WHAT THIS TASK INVOLVES:
Reproduce the part of the data that opens with the line containing "How far from the photograph's" and runs through the end of the data, both ends included.

Spatial reasoning data
——————————

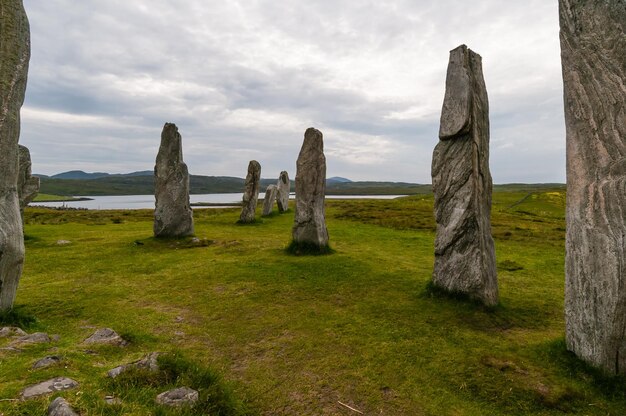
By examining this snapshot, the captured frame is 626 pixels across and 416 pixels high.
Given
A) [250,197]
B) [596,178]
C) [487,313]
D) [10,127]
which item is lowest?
[487,313]

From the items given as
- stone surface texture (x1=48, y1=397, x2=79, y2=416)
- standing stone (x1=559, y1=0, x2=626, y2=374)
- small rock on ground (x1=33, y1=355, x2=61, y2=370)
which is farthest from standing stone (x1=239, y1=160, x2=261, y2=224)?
stone surface texture (x1=48, y1=397, x2=79, y2=416)

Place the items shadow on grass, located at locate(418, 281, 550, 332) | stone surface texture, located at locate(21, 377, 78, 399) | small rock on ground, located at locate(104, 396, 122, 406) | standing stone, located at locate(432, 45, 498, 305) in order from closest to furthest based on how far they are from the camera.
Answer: small rock on ground, located at locate(104, 396, 122, 406) → stone surface texture, located at locate(21, 377, 78, 399) → shadow on grass, located at locate(418, 281, 550, 332) → standing stone, located at locate(432, 45, 498, 305)

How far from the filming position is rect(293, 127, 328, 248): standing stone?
14367 millimetres

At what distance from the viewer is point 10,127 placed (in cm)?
684

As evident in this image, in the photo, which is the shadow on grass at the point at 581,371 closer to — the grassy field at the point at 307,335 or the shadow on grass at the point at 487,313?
the grassy field at the point at 307,335

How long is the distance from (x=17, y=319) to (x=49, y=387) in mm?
3802

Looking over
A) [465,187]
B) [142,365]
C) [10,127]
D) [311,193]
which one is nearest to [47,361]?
[142,365]

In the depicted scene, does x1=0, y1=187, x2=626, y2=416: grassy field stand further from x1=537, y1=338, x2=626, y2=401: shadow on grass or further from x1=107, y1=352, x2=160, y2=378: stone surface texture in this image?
x1=107, y1=352, x2=160, y2=378: stone surface texture

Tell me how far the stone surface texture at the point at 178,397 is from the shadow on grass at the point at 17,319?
426 cm

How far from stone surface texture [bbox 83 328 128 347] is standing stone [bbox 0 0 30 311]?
6.72ft

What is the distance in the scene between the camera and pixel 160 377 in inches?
190

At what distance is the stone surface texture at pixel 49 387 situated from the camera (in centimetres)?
398

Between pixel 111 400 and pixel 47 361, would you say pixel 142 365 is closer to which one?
pixel 111 400

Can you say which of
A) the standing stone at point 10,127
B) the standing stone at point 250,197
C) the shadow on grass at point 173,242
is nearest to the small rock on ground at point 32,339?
the standing stone at point 10,127
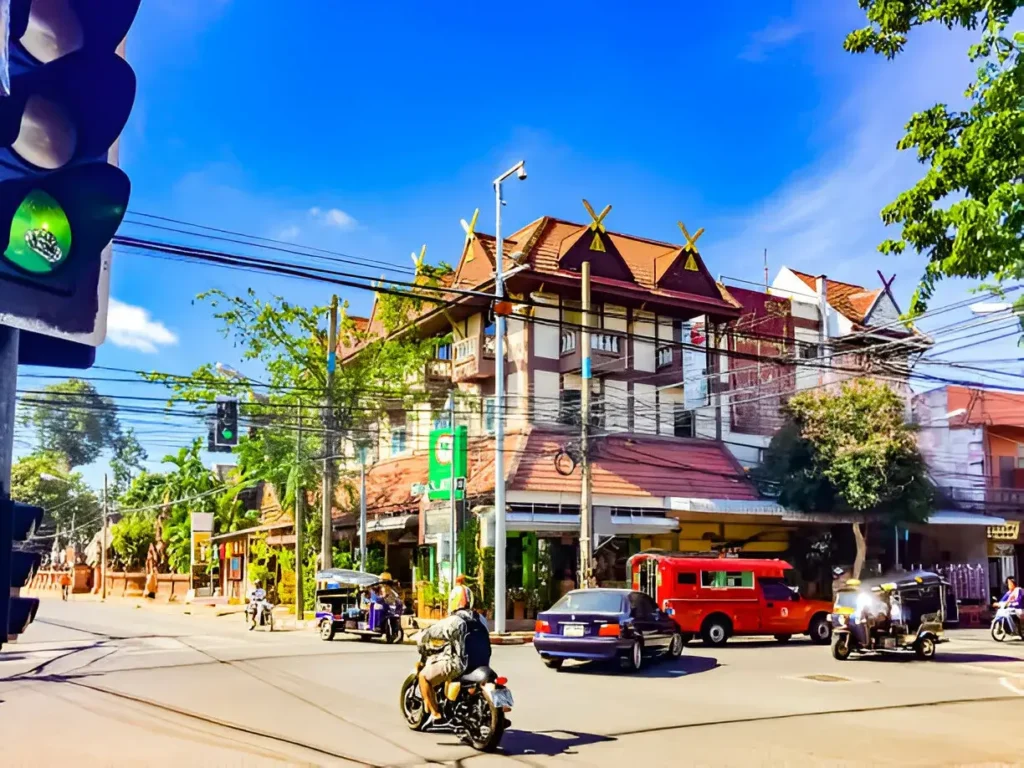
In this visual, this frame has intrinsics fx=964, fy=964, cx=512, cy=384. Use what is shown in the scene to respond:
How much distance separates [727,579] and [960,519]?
15.4 meters

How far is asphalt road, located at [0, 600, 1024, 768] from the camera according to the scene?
A: 9.31 meters

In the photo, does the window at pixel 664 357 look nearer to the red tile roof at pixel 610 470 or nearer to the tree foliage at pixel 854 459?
the red tile roof at pixel 610 470

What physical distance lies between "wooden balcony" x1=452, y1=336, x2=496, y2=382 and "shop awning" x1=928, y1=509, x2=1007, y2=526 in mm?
15849

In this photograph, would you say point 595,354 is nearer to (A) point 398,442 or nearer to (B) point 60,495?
(A) point 398,442

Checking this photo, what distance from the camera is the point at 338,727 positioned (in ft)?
35.2

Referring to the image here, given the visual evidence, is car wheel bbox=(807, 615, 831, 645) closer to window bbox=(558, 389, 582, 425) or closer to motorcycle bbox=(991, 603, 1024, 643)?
motorcycle bbox=(991, 603, 1024, 643)

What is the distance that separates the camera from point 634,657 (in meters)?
17.1

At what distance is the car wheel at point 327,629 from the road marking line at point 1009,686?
14.7 metres

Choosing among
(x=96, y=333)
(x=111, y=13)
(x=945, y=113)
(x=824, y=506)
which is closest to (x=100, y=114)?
(x=111, y=13)

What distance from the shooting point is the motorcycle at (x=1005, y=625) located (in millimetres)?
25562

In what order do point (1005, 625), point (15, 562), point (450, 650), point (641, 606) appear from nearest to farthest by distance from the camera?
point (15, 562) → point (450, 650) → point (641, 606) → point (1005, 625)

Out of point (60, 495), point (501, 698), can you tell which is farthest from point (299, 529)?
point (60, 495)

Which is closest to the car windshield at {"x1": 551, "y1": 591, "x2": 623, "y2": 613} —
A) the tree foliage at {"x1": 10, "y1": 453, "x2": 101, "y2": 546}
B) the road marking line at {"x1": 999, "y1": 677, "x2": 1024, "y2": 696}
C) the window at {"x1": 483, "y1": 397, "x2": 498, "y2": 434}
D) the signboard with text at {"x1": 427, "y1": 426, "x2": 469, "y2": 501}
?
the road marking line at {"x1": 999, "y1": 677, "x2": 1024, "y2": 696}

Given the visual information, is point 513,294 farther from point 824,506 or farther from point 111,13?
point 111,13
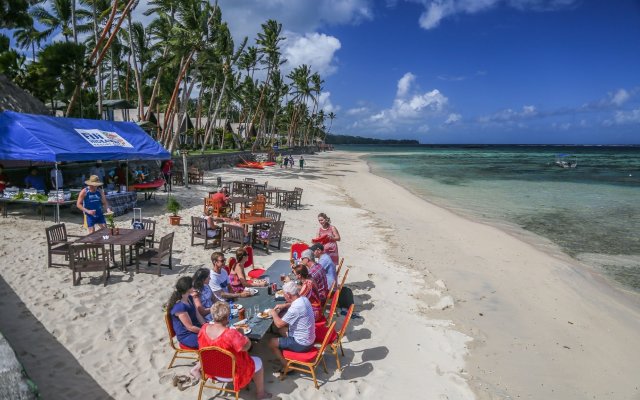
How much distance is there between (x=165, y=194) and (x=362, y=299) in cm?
1225

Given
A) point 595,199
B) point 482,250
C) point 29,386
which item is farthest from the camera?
point 595,199

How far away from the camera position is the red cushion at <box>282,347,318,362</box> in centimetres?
478

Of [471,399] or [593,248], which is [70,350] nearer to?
[471,399]

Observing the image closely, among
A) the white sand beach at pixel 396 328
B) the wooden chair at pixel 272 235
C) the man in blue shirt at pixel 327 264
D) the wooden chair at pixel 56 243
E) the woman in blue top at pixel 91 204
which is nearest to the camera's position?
the white sand beach at pixel 396 328

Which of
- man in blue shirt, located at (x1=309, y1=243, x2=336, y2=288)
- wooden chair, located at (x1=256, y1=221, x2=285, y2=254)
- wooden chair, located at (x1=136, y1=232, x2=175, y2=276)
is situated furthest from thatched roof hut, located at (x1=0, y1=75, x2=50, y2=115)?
man in blue shirt, located at (x1=309, y1=243, x2=336, y2=288)

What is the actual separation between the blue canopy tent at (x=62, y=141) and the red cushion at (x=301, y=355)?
395 inches

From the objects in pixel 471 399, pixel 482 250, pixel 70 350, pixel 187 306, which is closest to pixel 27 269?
pixel 70 350

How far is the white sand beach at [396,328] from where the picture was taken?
4.89 meters

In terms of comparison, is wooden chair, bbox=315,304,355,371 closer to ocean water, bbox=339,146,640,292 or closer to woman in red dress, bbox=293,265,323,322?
woman in red dress, bbox=293,265,323,322

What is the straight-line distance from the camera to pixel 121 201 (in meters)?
13.2

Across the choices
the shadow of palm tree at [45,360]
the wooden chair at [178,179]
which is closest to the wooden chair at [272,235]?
the shadow of palm tree at [45,360]

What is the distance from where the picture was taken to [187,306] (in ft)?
16.1

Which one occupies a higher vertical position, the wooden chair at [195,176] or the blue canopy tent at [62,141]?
the blue canopy tent at [62,141]

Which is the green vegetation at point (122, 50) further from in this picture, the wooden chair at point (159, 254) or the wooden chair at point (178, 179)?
the wooden chair at point (159, 254)
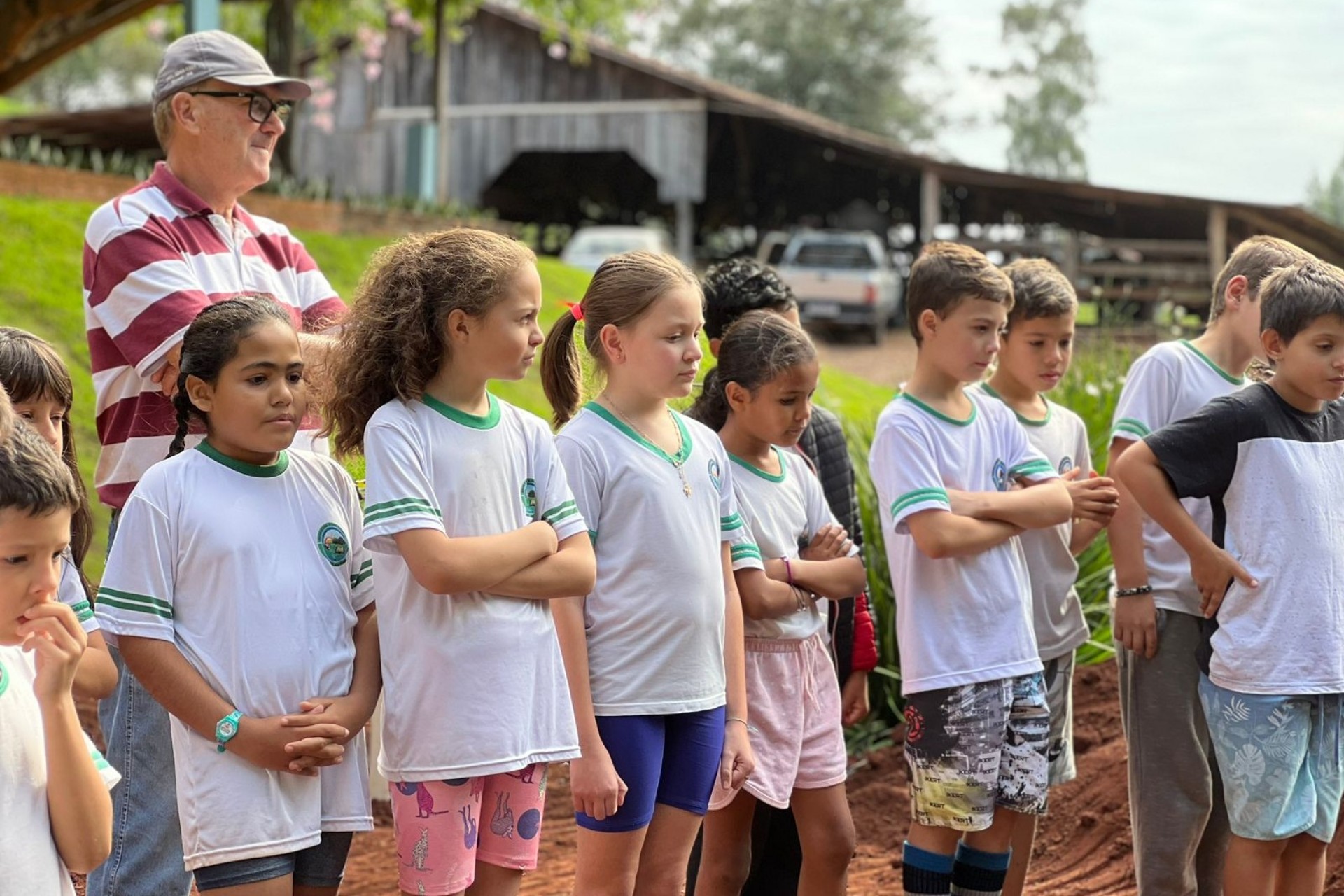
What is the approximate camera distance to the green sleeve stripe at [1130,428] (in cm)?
394

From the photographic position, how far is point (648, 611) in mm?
3107

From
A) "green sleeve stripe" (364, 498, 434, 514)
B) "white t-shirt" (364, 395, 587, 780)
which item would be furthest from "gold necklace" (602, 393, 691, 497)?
"green sleeve stripe" (364, 498, 434, 514)

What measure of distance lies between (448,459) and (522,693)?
0.48 m

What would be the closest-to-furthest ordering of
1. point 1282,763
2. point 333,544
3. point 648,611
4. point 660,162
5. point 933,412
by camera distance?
point 333,544 < point 648,611 < point 1282,763 < point 933,412 < point 660,162

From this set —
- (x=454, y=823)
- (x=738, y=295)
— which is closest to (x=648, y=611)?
(x=454, y=823)

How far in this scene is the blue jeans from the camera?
312cm

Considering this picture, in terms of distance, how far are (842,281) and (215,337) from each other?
21.1 metres

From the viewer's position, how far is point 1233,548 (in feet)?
11.8

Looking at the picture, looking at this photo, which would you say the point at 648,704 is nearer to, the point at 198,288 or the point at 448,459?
the point at 448,459

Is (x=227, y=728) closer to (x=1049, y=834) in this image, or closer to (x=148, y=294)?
(x=148, y=294)

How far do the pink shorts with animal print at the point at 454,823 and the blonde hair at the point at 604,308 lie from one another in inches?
40.0

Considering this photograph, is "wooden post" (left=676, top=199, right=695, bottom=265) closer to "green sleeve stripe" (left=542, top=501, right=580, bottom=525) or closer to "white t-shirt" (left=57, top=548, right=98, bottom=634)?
"green sleeve stripe" (left=542, top=501, right=580, bottom=525)

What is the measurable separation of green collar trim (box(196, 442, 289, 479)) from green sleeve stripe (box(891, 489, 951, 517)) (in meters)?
1.59

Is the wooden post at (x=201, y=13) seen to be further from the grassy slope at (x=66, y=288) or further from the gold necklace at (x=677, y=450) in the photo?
the gold necklace at (x=677, y=450)
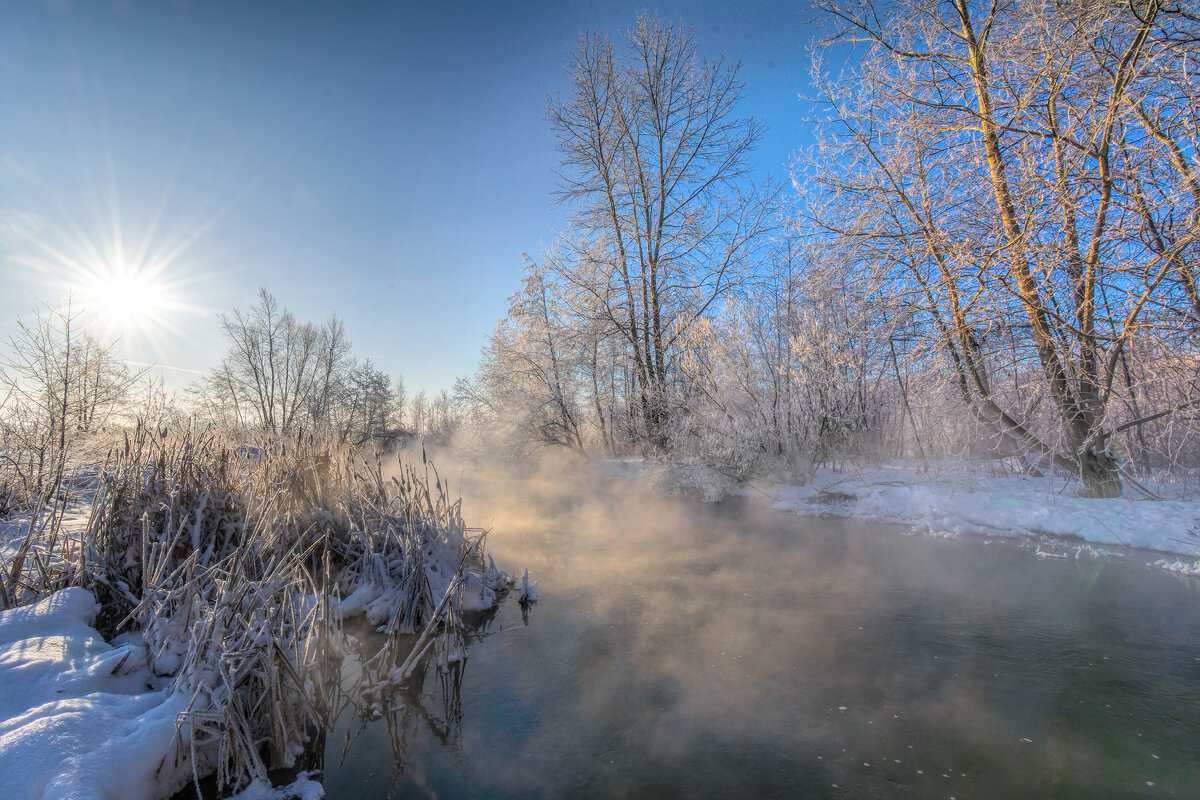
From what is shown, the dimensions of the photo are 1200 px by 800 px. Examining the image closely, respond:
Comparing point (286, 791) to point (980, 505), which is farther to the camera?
point (980, 505)

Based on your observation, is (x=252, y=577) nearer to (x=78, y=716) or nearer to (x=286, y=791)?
(x=78, y=716)

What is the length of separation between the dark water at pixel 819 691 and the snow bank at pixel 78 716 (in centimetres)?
80

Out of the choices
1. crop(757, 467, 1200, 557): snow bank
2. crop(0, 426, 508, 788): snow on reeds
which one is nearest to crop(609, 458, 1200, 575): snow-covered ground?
crop(757, 467, 1200, 557): snow bank

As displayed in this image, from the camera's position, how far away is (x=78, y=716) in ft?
6.73

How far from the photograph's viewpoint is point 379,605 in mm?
4363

——————————

OUTPUT OF THE EXERCISE:
How far from the photograph's viewpoint is point 379,605 in mm?
4363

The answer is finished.